Requirement: The lines below that include "motion" are to be found and copied.
<<<<
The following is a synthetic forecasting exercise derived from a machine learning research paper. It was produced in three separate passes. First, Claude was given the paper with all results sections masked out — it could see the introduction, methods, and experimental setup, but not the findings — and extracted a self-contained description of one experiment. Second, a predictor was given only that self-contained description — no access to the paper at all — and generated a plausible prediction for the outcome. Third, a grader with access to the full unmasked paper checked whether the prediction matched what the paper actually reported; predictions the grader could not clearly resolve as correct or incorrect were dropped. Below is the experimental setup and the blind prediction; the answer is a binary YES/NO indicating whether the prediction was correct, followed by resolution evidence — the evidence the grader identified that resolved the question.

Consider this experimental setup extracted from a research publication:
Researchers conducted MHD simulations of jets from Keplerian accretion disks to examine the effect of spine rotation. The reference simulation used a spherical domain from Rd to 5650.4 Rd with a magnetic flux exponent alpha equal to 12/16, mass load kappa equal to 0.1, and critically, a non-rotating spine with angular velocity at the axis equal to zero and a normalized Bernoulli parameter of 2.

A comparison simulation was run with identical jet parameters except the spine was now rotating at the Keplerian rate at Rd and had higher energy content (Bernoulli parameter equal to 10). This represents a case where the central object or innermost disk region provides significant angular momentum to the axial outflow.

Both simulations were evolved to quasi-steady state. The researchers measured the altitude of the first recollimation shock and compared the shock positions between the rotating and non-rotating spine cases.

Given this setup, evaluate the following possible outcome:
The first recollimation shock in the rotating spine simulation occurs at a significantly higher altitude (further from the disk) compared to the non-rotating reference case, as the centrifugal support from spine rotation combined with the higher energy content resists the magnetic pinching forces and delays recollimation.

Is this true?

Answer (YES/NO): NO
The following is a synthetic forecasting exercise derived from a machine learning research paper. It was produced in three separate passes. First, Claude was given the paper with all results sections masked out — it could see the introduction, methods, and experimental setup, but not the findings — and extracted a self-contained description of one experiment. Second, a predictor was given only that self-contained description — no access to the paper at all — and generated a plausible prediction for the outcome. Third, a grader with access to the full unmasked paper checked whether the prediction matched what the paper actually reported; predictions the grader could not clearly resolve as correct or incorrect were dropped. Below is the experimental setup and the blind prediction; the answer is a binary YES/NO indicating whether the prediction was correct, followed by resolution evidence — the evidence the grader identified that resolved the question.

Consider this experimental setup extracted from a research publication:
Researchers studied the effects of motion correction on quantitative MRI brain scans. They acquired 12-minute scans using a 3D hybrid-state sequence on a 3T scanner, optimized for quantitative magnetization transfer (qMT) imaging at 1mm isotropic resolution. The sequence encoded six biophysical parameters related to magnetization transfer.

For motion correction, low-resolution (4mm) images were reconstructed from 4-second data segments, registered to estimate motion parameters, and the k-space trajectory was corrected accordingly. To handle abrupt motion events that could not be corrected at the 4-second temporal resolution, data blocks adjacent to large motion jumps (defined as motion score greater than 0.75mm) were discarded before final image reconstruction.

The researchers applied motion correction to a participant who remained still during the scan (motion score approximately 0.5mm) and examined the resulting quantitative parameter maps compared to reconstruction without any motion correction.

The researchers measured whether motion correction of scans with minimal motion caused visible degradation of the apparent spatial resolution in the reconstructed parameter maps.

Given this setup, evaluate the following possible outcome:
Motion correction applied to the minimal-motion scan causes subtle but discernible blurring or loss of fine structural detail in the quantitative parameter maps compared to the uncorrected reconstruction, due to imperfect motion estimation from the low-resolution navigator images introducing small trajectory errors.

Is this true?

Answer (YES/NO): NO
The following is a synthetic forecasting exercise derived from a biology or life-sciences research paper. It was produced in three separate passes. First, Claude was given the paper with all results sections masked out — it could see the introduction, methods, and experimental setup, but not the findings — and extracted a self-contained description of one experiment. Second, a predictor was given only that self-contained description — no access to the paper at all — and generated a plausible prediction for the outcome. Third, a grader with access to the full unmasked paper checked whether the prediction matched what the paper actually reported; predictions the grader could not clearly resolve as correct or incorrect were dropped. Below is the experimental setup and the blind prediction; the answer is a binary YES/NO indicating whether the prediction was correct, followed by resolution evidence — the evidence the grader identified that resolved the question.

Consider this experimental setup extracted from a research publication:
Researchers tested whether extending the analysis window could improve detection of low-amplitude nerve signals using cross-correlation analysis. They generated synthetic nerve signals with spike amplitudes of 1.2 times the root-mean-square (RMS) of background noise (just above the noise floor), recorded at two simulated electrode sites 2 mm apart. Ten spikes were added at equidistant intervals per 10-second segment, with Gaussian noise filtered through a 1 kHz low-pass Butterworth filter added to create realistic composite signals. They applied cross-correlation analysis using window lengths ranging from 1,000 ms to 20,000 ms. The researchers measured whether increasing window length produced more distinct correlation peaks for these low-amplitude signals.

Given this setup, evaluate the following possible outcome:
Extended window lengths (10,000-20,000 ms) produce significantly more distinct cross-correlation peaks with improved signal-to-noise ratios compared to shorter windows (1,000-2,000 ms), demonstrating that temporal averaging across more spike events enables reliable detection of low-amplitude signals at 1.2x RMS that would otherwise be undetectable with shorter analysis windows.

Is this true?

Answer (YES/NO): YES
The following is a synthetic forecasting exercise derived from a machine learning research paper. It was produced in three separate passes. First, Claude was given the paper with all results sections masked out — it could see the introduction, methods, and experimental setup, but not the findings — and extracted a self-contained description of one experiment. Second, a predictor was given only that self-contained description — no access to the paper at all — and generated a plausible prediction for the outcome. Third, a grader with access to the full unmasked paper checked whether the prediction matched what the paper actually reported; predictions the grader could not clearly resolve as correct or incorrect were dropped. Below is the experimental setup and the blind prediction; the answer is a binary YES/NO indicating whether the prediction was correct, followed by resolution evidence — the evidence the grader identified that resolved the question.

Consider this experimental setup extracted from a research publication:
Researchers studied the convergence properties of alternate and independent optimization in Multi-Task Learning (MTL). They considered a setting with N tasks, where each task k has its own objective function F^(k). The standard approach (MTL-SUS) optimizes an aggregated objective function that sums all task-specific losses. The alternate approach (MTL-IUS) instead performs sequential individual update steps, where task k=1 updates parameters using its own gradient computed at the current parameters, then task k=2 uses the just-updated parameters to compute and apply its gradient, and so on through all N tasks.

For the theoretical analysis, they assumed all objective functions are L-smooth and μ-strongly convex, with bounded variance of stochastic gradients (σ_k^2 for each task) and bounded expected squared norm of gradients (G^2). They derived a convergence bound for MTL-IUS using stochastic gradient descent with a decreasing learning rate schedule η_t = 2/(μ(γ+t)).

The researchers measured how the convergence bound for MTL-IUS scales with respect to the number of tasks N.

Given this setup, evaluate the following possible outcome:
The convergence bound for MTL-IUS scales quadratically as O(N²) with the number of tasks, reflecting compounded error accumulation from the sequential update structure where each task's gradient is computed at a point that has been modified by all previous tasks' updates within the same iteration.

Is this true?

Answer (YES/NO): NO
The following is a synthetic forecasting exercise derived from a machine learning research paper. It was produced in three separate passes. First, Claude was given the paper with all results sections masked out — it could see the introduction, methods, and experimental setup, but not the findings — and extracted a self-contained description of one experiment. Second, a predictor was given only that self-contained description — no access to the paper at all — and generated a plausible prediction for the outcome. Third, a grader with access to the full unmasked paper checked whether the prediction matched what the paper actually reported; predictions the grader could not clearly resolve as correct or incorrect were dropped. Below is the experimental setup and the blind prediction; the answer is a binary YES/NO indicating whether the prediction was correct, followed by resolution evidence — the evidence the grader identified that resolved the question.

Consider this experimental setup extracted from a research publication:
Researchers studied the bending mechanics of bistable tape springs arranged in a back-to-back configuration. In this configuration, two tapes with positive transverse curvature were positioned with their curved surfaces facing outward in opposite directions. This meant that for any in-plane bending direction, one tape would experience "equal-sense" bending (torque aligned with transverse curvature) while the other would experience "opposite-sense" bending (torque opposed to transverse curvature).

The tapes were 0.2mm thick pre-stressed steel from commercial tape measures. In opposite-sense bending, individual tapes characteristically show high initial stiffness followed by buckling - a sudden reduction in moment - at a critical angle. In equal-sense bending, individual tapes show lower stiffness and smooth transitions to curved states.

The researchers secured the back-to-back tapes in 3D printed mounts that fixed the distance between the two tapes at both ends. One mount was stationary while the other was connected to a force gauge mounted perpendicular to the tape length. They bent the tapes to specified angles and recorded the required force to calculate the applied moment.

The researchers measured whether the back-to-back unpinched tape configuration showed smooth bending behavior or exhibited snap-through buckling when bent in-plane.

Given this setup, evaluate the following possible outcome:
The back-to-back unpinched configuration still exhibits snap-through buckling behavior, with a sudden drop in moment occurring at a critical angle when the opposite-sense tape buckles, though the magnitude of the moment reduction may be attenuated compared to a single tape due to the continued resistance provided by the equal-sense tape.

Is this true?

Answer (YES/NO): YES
>>>>
Response to this exercise:
Researchers studied the effects of motion correction on quantitative MRI brain scans. They acquired 12-minute scans using a 3D hybrid-state sequence on a 3T scanner, optimized for quantitative magnetization transfer (qMT) imaging at 1mm isotropic resolution. The sequence encoded six biophysical parameters related to magnetization transfer.
For motion correction, low-resolution (4mm) images were reconstructed from 4-second data segments, registered to estimate motion parameters, and the k-space trajectory was corrected accordingly. To handle abrupt motion events that could not be corrected at the 4-second temporal resolution, data blocks adjacent to large motion jumps (defined as motion score greater than 0.75mm) were discarded before final image reconstruction.
The researchers applied motion correction to a participant who remained still during the scan (motion score approximately 0.5mm) and examined the resulting quantitative parameter maps compared to reconstruction without any motion correction.
The researchers measured whether motion correction of scans with minimal motion caused visible degradation of the apparent spatial resolution in the reconstructed parameter maps.
Motion correction applied to the minimal-motion scan causes subtle but discernible blurring or loss of fine structural detail in the quantitative parameter maps compared to the uncorrected reconstruction, due to imperfect motion estimation from the low-resolution navigator images introducing small trajectory errors.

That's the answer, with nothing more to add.